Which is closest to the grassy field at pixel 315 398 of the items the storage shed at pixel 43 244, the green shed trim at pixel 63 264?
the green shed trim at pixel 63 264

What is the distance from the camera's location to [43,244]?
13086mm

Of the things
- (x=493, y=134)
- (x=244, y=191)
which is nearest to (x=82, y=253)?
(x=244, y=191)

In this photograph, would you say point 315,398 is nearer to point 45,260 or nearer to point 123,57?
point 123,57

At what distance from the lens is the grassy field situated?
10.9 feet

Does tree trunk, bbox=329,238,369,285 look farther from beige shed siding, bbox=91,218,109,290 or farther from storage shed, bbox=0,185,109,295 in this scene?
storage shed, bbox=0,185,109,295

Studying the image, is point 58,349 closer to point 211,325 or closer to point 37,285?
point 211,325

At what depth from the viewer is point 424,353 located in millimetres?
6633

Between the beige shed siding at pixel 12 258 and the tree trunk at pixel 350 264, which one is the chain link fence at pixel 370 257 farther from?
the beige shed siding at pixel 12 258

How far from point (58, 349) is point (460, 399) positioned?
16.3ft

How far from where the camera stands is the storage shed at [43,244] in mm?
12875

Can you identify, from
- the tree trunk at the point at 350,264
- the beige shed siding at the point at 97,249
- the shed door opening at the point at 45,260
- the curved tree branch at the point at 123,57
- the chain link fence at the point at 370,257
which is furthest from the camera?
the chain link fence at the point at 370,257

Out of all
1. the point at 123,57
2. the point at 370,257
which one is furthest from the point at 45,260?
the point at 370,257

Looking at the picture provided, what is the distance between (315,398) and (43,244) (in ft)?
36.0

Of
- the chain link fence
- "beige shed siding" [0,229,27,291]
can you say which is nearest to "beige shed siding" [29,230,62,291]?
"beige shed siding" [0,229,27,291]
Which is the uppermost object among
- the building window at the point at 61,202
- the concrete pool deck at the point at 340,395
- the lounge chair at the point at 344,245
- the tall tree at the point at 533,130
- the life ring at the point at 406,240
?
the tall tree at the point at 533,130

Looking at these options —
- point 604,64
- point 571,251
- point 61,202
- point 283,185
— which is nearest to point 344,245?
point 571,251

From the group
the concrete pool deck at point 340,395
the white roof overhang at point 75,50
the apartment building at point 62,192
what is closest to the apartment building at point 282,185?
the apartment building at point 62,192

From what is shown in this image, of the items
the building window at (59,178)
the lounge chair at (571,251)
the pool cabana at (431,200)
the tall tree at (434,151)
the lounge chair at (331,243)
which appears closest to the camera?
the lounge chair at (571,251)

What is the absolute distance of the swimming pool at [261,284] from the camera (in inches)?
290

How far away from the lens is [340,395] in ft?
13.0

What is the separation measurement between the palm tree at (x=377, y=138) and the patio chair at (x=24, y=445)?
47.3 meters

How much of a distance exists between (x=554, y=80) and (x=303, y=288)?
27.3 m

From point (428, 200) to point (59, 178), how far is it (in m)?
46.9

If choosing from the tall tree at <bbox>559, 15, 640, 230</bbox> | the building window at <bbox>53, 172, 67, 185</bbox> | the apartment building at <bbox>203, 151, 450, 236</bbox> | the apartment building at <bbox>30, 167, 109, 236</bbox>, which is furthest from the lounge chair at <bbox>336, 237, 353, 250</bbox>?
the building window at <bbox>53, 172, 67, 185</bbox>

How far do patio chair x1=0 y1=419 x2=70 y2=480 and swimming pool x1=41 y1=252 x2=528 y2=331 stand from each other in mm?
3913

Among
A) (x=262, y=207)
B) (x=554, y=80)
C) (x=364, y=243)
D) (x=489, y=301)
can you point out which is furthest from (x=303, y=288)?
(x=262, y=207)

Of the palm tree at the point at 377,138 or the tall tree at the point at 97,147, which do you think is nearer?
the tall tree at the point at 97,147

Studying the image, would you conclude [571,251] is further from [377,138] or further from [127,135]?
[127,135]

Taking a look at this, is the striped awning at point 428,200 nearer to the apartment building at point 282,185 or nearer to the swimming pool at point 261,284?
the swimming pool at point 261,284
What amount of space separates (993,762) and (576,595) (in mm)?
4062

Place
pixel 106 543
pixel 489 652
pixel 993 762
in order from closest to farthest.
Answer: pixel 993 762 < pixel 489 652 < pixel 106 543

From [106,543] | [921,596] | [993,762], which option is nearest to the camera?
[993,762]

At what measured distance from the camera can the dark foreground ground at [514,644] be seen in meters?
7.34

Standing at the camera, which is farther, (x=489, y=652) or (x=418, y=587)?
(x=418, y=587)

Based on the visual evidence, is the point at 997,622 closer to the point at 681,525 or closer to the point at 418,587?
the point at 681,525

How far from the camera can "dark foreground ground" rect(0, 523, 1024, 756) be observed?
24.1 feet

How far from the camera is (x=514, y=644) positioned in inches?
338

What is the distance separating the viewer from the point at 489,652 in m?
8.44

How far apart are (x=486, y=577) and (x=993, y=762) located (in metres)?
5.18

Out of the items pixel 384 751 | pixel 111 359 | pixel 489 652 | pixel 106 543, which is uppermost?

= = = = = = =

### Problem statement
Reproduce each entry word for word.

### The answer
Which is closest to the grassy field at pixel 315 398 of the items the storage shed at pixel 43 244, the green shed trim at pixel 63 264?
the green shed trim at pixel 63 264

What is the distance from the camera's location to [43,244]?
13086mm

Of the things
- (x=493, y=134)
- (x=244, y=191)
which is nearest to (x=82, y=253)?
(x=244, y=191)

In this photograph, would you say point 315,398 is nearer to point 45,260 or nearer to point 123,57?
point 123,57

At what distance from the lens is the grassy field situated?
10.9 feet

Does tree trunk, bbox=329,238,369,285 look farther from beige shed siding, bbox=91,218,109,290 or farther from storage shed, bbox=0,185,109,295 in this scene?
storage shed, bbox=0,185,109,295

Studying the image, is point 58,349 closer to point 211,325 or closer to point 37,285?
point 211,325

At what depth from the viewer is point 424,353 located in millimetres?
6633

Between the beige shed siding at pixel 12 258 and the tree trunk at pixel 350 264, which one is the chain link fence at pixel 370 257 farther from?
the beige shed siding at pixel 12 258

How far from point (58, 349) is point (460, 399) positioned?
16.3ft

How far from where the camera stands is the storage shed at [43,244] in mm?
12875

Can you identify, from
- the tree trunk at the point at 350,264
- the beige shed siding at the point at 97,249
- the shed door opening at the point at 45,260
- the curved tree branch at the point at 123,57
- the chain link fence at the point at 370,257
which is furthest from the camera?
the chain link fence at the point at 370,257

Out of all
1. the point at 123,57
2. the point at 370,257
which one is furthest from the point at 45,260?
the point at 370,257

Looking at the picture provided, what is the distance between (315,398) and (43,244) (in ft)?
36.0

Of
- the chain link fence
- "beige shed siding" [0,229,27,291]
can you say which is nearest to "beige shed siding" [29,230,62,291]?
"beige shed siding" [0,229,27,291]
Which is the uppermost object among
- the building window at the point at 61,202
- the concrete pool deck at the point at 340,395
- the lounge chair at the point at 344,245
- the tall tree at the point at 533,130
- the life ring at the point at 406,240
?
the tall tree at the point at 533,130

Looking at these options —
- point 604,64
- point 571,251
- point 61,202
- point 283,185
— which is nearest to point 344,245?
point 571,251

From the group
the concrete pool deck at point 340,395
the white roof overhang at point 75,50
the apartment building at point 62,192
what is closest to the apartment building at point 282,185?
the apartment building at point 62,192

From what is shown in this image, of the items
the building window at (59,178)
the lounge chair at (571,251)
the pool cabana at (431,200)
the tall tree at (434,151)
the lounge chair at (331,243)
which appears closest to the camera?
the lounge chair at (571,251)

What is the absolute distance of the swimming pool at [261,284] from the camera (in inches)?
290

How far away from the lens is [340,395] in ft?
13.0

What is the separation measurement between the palm tree at (x=377, y=138) and the patio chair at (x=24, y=445)?
47.3 meters

How much of a distance exists between (x=554, y=80) and (x=303, y=288)?
27.3 m

From point (428, 200) to point (59, 178), how far is it (in m)?
46.9

If choosing from the tall tree at <bbox>559, 15, 640, 230</bbox> | the building window at <bbox>53, 172, 67, 185</bbox> | the apartment building at <bbox>203, 151, 450, 236</bbox> | the apartment building at <bbox>30, 167, 109, 236</bbox>, which is furthest from the lounge chair at <bbox>336, 237, 353, 250</bbox>?
the building window at <bbox>53, 172, 67, 185</bbox>

How far do patio chair x1=0 y1=419 x2=70 y2=480 and swimming pool x1=41 y1=252 x2=528 y2=331 stand from each other in mm?
3913

Among
A) (x=262, y=207)
B) (x=554, y=80)
C) (x=364, y=243)
D) (x=489, y=301)
can you point out which is furthest from (x=303, y=288)?
(x=262, y=207)

Of the palm tree at the point at 377,138 or the tall tree at the point at 97,147, which do you think is nearer?
the tall tree at the point at 97,147

Studying the image, would you conclude [571,251] is further from [377,138] or further from [127,135]?
[127,135]

Taking a look at this, is the striped awning at point 428,200 nearer to the apartment building at point 282,185 or nearer to the swimming pool at point 261,284?
the swimming pool at point 261,284
What amount of space separates (993,762) and (576,595) (in mm)?
4062

Place
pixel 106 543
pixel 489 652
pixel 993 762
in order from closest to farthest.
Answer: pixel 993 762 < pixel 489 652 < pixel 106 543

From [106,543] | [921,596] | [993,762], which option is nearest to the camera?
[993,762]

At what measured distance from the camera can the dark foreground ground at [514,644] be seen in meters?
7.34

Standing at the camera, which is farther, (x=489, y=652) or (x=418, y=587)?
(x=418, y=587)

Based on the visual evidence, is the point at 997,622 closer to the point at 681,525 or closer to the point at 418,587?
the point at 681,525

How far from the camera can "dark foreground ground" rect(0, 523, 1024, 756) be observed?
24.1 feet

How far from the camera is (x=514, y=644) positioned in inches?
338

What is the distance separating the viewer from the point at 489,652 in m?
8.44

How far apart are (x=486, y=577) and (x=993, y=762) located (in metres)?
5.18

Out of the items pixel 384 751 | pixel 111 359 | pixel 489 652 | pixel 106 543, which is uppermost?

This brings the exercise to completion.